I want to train a Neural Network to classify images of rooms into 1 or 10 categories (e.g. ‘bedroom’, ‘kitchen’, ‘living room’, ‘bathroom’ etc).
I have 15000 images online but none of them are labelled, so I am building an Active Learner process.
I have manually labelled 250 images to get started. Using Resnet34 as a start via Transfer Learning, I am already getting 70% accuracy. I found 3 epochs of training got the best results, after that the validation error begins to rise or plateaus.
The idea now is to download batches of 100 images at a time, have the learner predict for each of the 100, select the 10 images it is least certain about and present me the human with those 10 images to classify. Then, incrementally learning on the newly labelled 10 images, we restart the process by downloading a new batch of 100 images, picking the 10 most uncertain, presenting to me to label etc etc.
My question is - how do I do incremental learning?

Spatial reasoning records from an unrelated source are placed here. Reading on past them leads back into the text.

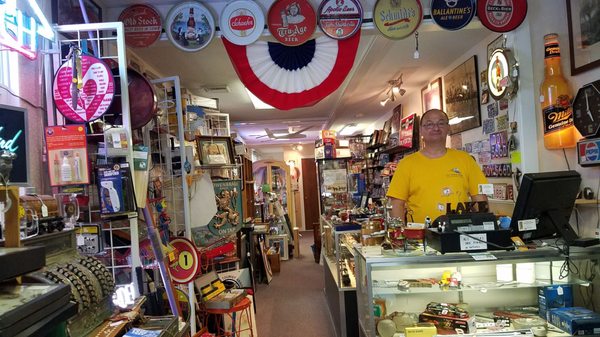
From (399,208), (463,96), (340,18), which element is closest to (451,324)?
(399,208)

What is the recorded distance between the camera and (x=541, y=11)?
8.86 feet

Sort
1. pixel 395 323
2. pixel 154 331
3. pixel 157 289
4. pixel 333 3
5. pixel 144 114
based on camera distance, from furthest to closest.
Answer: pixel 333 3
pixel 157 289
pixel 144 114
pixel 395 323
pixel 154 331

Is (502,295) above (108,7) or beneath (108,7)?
beneath

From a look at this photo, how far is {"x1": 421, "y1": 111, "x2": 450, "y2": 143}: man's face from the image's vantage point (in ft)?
8.02

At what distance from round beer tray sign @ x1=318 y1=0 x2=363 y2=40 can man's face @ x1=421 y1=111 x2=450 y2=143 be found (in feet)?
2.58

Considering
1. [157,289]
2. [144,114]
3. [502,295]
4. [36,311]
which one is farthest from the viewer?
[157,289]

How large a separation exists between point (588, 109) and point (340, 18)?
65.3 inches

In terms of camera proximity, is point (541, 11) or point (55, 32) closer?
point (55, 32)

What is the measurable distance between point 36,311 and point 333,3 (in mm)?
2445

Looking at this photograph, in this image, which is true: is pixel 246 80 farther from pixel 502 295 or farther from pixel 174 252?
pixel 502 295

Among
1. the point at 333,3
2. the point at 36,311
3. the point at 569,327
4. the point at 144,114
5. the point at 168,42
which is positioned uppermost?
the point at 333,3

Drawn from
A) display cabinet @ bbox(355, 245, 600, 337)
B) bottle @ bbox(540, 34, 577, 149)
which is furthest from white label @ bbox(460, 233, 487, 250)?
bottle @ bbox(540, 34, 577, 149)

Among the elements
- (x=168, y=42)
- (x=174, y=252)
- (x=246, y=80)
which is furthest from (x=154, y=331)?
(x=168, y=42)

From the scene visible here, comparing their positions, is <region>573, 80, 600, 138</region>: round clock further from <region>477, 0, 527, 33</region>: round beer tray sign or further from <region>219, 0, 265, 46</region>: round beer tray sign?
<region>219, 0, 265, 46</region>: round beer tray sign
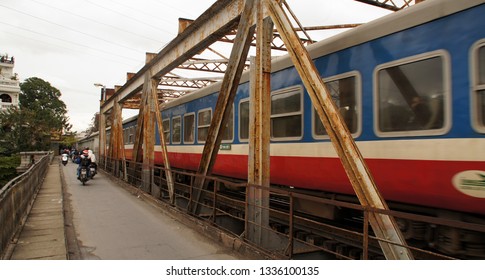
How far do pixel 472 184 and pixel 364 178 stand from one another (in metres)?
0.98

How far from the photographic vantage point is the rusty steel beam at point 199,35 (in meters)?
6.26

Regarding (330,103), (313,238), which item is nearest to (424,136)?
(330,103)

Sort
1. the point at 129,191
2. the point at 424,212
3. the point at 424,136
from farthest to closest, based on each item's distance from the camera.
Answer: the point at 129,191
the point at 424,212
the point at 424,136

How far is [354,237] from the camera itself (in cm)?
479

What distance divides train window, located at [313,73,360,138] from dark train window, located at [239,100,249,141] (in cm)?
240

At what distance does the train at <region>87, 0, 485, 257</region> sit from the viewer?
11.5ft

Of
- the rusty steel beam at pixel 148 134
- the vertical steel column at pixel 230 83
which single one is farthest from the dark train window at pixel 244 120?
the rusty steel beam at pixel 148 134

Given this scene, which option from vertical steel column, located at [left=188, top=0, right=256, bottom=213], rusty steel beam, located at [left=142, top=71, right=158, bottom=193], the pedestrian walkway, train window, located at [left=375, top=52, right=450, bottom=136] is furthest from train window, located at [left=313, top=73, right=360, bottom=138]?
rusty steel beam, located at [left=142, top=71, right=158, bottom=193]

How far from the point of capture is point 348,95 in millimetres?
4875

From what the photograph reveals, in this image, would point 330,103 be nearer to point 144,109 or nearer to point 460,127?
point 460,127

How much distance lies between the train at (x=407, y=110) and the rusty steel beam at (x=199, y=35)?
4.27 ft

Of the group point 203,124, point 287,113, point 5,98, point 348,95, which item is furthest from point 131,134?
point 5,98

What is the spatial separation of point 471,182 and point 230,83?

Option a) start with a fresh Resnet34 and train three epochs using the entire available labelled dataset.
This is obviously the slowest method, but seems fairly simple and fool-proof. Its not really incremental learning though.
Option b) take the current learner model, use the newly labelled 10 images to use as a new dataset.
Obviously 10 images is insufficient for a training set, a test set and validation.
Option c) mix new batch with some of previous labelled data.
For example, I randomly select 50 previous images, add in the 10 new images, and split these 60 images into a train, test, validation set. This would result in over-sampling of 50 images which the network has seen before.
Option d) Use only new data, but wait for a larger batch
Four iterations would provide 40 newly labelled images. Only execute incremental training once 40 newly labelled images are available
My questions are:
a) What is the best way to incrementally train my model? Do I risk overfitting by not using Option a? I assume there are some best-practices for Incremental training
b) How do I programatically redefine the dataset to train on my new batch, whichever method I use to select it?